Bom selvagem e bruxaria com os seus devidos méritos, não é hodierno
reconhecer a figura do pagão no praticante de cultos sub-cristãos ou
sub-religiosos e nem tampouco se pode dizer do “paganus”, corresponder ele a
figura do camponês, fora da cidade, o migrante, o civil não politizado sem
muitos direitos a exercer afinal, depois da Declaração dos Direitos Humanos,
isso tudo é passado ou não?
Para ser mais
atual então, é coerente que dada à amplitude das descobertas que eclodiram no
pós-guerra se considere o pagão como resultado da diversidade e divisão do conhecimento
reflexos na aplicação prática utilitária da considerável gama de achados e
invenções elucidadas no século XX, o pagão robotizado, aquele que é isolado num
campo de regras de atuação único para atender as necessidades coletivas do
interesse econômico e ou político que estiver vigente.
Focalizado o
pagão desta maneira, é possível então buscar o seu divergente, observando,
contudo, que se trata também de um pagão porque estará também isolado, mas não
em um campo único de atuação e sim no etéreo campo das infinitas possibilidades
onde este flutua nas ondas móveis do efêmero, visível no indiscriminado convite
publicitário ao “novo”.

- Linhas de dados
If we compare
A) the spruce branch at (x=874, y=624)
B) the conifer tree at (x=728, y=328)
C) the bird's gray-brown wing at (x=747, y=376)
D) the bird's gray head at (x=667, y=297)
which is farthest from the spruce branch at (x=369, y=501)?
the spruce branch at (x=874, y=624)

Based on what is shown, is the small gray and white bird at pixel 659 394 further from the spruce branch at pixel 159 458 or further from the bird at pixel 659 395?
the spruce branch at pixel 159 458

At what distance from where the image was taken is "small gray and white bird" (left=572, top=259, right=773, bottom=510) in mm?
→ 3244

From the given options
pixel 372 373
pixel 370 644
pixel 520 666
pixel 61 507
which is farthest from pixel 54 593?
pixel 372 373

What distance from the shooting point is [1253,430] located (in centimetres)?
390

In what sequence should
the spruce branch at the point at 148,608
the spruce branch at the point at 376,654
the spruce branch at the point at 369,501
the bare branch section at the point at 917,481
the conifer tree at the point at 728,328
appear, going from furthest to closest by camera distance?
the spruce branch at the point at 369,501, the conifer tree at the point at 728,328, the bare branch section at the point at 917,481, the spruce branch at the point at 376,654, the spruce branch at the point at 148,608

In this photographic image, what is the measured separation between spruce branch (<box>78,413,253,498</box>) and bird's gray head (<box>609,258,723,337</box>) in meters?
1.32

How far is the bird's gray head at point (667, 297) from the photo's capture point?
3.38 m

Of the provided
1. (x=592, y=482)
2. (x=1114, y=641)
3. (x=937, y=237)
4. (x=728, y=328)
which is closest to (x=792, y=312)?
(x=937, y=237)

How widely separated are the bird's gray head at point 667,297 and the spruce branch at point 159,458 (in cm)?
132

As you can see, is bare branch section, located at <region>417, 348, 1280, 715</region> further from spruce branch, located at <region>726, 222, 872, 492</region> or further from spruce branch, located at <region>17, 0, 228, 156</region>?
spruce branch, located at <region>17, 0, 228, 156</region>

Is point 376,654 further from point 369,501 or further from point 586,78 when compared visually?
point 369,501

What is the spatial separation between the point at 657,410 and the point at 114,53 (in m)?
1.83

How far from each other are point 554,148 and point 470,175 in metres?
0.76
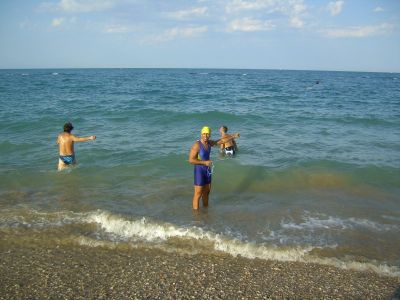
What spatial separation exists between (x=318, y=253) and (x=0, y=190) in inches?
286

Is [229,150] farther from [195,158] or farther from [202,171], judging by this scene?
[195,158]

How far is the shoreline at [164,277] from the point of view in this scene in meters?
4.64

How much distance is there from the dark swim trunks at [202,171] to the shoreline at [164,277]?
69.0 inches

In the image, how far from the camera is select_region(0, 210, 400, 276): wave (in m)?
5.64

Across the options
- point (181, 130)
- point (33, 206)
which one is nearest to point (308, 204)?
point (33, 206)

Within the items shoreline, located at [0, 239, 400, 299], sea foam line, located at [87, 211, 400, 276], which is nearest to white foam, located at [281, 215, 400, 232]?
sea foam line, located at [87, 211, 400, 276]

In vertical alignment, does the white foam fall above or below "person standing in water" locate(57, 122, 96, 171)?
below

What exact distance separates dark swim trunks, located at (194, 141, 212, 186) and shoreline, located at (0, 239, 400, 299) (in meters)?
1.75

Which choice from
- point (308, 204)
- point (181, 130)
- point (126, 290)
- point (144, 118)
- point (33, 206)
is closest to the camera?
point (126, 290)

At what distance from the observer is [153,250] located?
19.0 ft

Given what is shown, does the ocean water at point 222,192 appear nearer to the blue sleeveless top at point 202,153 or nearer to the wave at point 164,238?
the wave at point 164,238

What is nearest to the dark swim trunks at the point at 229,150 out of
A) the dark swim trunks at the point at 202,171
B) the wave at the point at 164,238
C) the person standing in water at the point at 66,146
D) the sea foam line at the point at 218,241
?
the dark swim trunks at the point at 202,171

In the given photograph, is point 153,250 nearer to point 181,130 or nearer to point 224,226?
point 224,226

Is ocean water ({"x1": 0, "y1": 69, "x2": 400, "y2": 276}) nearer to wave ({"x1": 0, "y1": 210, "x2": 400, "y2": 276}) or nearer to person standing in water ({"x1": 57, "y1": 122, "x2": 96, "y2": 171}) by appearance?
wave ({"x1": 0, "y1": 210, "x2": 400, "y2": 276})
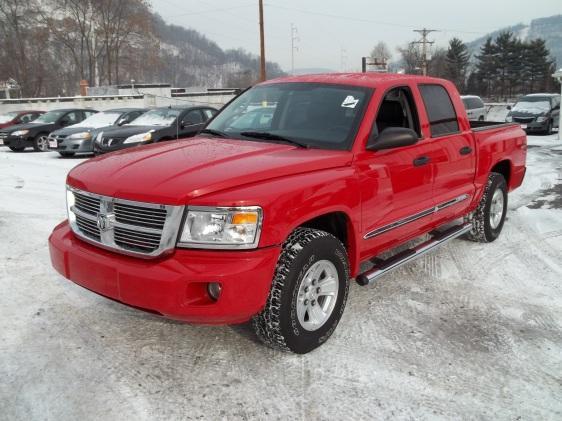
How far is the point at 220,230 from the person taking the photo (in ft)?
9.61

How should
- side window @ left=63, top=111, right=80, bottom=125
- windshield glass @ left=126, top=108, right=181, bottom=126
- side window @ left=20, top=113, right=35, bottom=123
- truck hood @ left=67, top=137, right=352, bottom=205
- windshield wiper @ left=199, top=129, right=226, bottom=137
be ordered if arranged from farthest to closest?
1. side window @ left=20, top=113, right=35, bottom=123
2. side window @ left=63, top=111, right=80, bottom=125
3. windshield glass @ left=126, top=108, right=181, bottom=126
4. windshield wiper @ left=199, top=129, right=226, bottom=137
5. truck hood @ left=67, top=137, right=352, bottom=205

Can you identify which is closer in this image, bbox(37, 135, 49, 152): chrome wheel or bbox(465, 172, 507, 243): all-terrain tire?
bbox(465, 172, 507, 243): all-terrain tire

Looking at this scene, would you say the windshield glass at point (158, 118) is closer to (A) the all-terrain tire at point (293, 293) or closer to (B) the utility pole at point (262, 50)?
(A) the all-terrain tire at point (293, 293)

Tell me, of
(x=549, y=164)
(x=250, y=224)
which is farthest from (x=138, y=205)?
(x=549, y=164)

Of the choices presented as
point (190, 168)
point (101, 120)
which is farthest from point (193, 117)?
point (190, 168)

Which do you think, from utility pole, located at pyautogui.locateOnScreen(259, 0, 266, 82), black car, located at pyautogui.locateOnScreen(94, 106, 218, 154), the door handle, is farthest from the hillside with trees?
the door handle

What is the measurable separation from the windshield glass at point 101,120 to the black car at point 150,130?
271cm

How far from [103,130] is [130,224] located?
450 inches

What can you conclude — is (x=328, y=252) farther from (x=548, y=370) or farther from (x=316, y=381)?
(x=548, y=370)

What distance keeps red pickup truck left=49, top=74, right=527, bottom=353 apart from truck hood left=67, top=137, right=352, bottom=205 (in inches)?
0.4

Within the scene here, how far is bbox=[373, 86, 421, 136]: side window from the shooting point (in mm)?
4230

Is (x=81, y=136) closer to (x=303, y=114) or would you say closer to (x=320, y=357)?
(x=303, y=114)

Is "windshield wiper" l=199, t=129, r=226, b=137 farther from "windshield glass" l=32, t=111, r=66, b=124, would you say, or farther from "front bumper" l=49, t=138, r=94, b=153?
"windshield glass" l=32, t=111, r=66, b=124

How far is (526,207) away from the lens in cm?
777
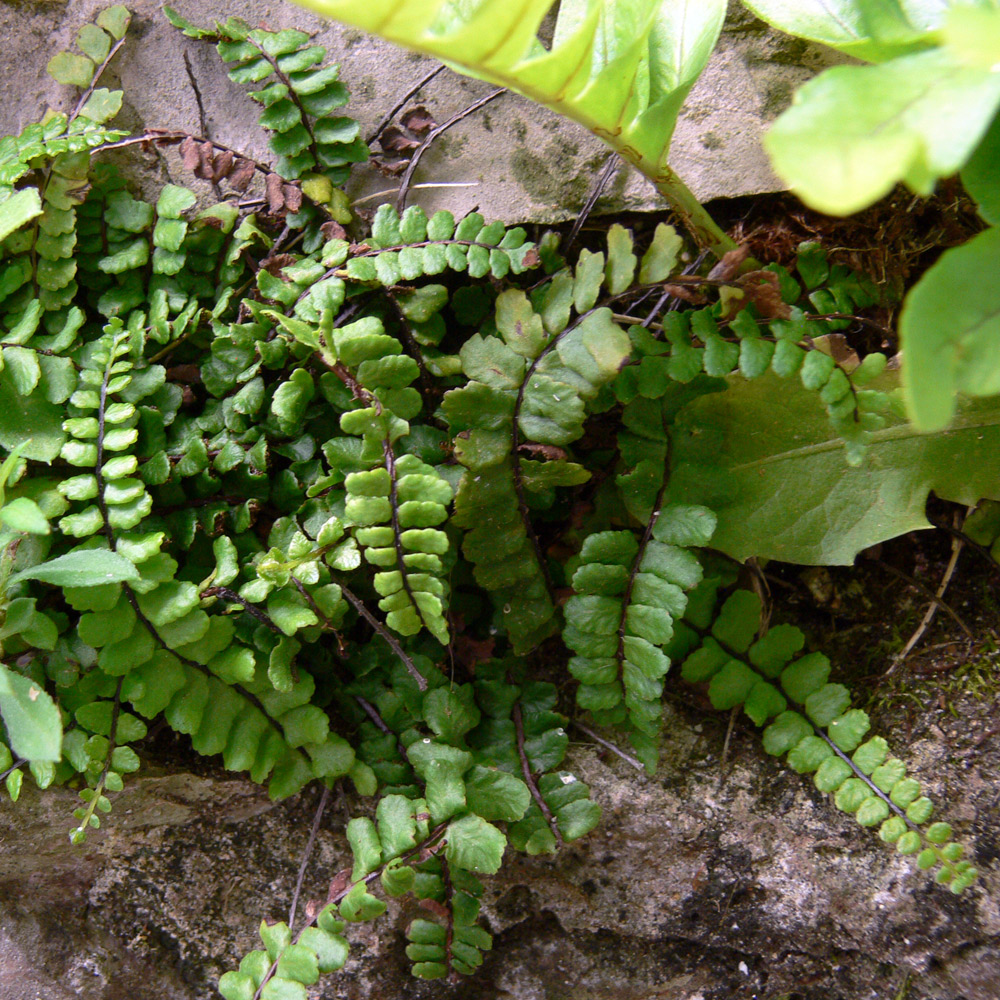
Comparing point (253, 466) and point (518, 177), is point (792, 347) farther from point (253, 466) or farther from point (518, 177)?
point (253, 466)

- Partes do exercício
1. Extraia do texto sobre o pagão o trecho que começa com as palavras que contêm "Para ser mais" e termina com "que estiver vigente.".
2. De acordo com o texto sobre o pagão, em que século foram elucidados os achados e invenções mencionados?
As linhas não têm nenhum papel aqui.

- Respostas às tarefas
1.
Para ser mais
atual então, é coerente que dada à amplitude das descobertas que eclodiram no
pós-guerra se considere o pagão como resultado da diversidade e divisão do conhecimento
reflexos na aplicação prática utilitária da considerável gama de achados e
invenções elucidadas no século XX, o pagão robotizado, aquele que é isolado num
campo de regras de atuação único para atender as necessidades coletivas do
interesse econômico e ou político que estiver vigente.

2. No século XX.